There were 134 households, out of which 28.4% had children under the age of 18 living with them, 47.0% were married couples living together, 20.1% had a female householder with no husband present, and 28.4% were non-families. 23.9% of all households were made up of individuals, and 11.2% had someone living alone who was 65 years of age or older. The average household size was 2.43 and the average family size was 2.81.

In the town, the population was spread out, with 24.0% under the age of 18, 10.8% from 18 to 24, 25.2% from 25 to 44, 26.2% from 45 to 64, and 13.8% who were 65 years of age or older. The median age was 39 years. For every 100 females, there were 81.6 males.
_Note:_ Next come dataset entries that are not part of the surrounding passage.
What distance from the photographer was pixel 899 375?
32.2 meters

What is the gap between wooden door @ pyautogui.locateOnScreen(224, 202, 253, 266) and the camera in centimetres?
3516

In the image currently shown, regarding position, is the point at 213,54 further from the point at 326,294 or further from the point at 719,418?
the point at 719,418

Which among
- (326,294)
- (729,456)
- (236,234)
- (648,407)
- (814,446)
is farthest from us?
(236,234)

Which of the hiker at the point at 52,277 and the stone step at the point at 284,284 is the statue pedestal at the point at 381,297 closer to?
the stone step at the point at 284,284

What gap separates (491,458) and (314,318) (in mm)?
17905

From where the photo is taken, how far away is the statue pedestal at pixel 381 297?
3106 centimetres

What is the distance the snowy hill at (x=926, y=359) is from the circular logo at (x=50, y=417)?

For every 100 females age 18 and over, there were 84.3 males.

The median income for a household in the town was $15,865, and the median income for a family was $23,750. Males had a median income of $31,875 versus $13,750 for females. The per capita income for the town was $10,170. About 24.0% of families and 33.4% of the population were below the poverty line, including 38.2% of those under age 18 and 32.7% of those age 65 or over.